*** Entries supplied

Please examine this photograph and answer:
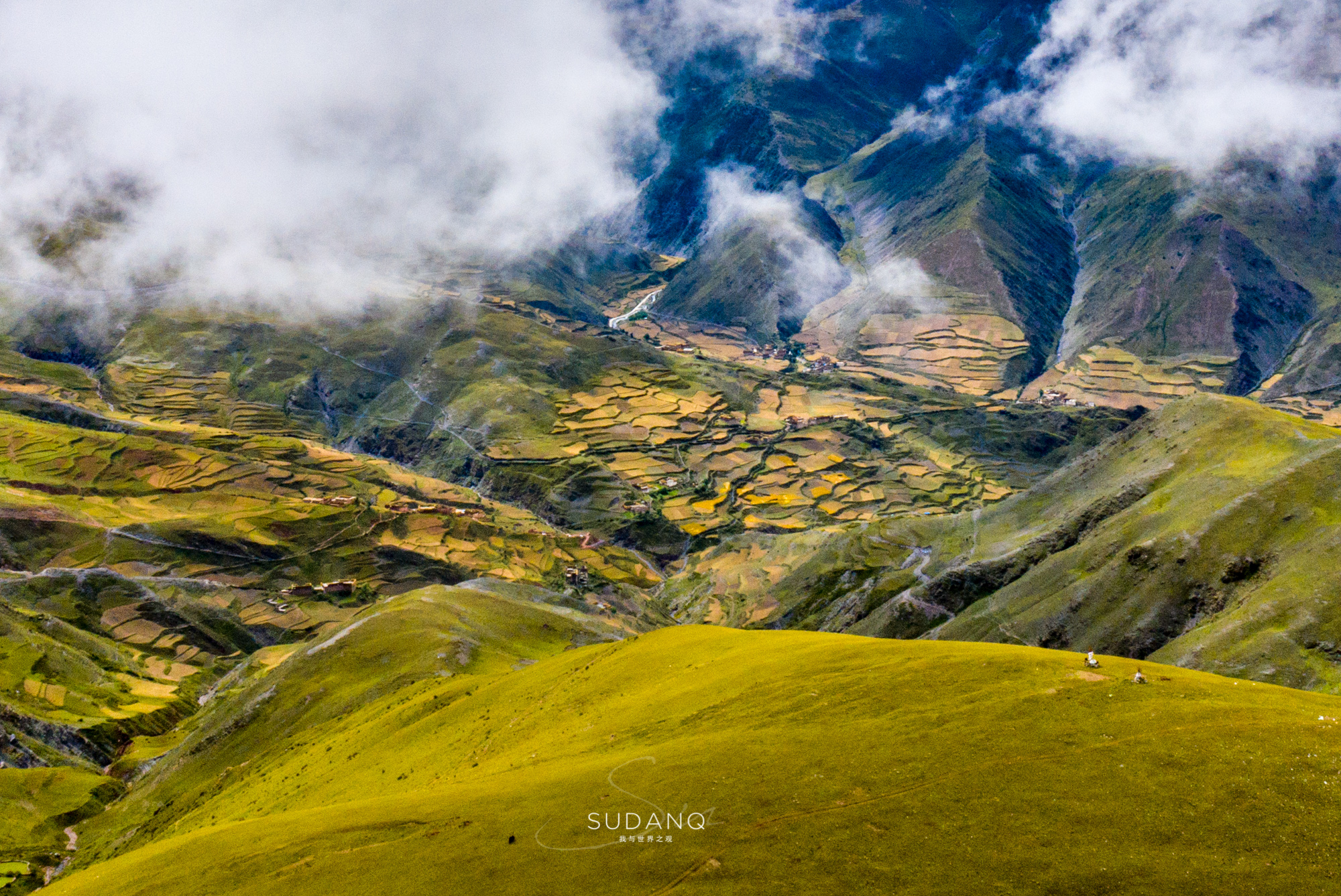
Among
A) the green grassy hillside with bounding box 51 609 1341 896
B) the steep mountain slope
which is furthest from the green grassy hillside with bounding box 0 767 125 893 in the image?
the steep mountain slope

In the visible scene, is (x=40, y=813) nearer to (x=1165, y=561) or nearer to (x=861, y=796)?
(x=861, y=796)

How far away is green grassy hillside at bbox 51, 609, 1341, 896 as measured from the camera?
3522 cm

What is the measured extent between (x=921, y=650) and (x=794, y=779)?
17344 mm

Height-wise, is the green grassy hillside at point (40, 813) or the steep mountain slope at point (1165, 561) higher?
the steep mountain slope at point (1165, 561)

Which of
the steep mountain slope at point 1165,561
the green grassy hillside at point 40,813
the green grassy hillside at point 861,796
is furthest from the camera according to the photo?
the green grassy hillside at point 40,813

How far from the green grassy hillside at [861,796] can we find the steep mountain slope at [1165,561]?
2187 inches

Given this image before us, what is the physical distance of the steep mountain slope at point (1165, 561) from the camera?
9638 cm

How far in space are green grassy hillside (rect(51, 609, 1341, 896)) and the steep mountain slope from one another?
5555 cm

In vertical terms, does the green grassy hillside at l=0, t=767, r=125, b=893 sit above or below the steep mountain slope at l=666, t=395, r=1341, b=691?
below

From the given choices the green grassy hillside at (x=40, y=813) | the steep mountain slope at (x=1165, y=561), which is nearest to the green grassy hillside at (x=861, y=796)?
the green grassy hillside at (x=40, y=813)

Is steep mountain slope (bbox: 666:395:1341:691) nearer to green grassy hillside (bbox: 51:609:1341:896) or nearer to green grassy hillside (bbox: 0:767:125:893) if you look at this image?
green grassy hillside (bbox: 51:609:1341:896)

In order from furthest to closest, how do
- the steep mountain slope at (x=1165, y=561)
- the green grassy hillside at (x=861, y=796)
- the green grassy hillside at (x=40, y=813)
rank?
the green grassy hillside at (x=40, y=813) < the steep mountain slope at (x=1165, y=561) < the green grassy hillside at (x=861, y=796)

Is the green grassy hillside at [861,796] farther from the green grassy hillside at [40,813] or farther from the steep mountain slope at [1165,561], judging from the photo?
the steep mountain slope at [1165,561]

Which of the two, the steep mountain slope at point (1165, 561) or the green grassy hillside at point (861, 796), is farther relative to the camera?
the steep mountain slope at point (1165, 561)
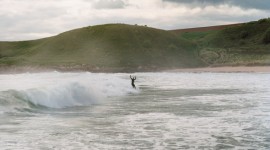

******

### Challenge
Please quote everything from the line containing "Which of the" down to the end of the entries, word for word, and leave the pictures out.

### Full answer
Which of the two, the steep mountain slope at point (1165, 561) or the green grassy hillside at point (861, 796), is farther relative to the camera?
the steep mountain slope at point (1165, 561)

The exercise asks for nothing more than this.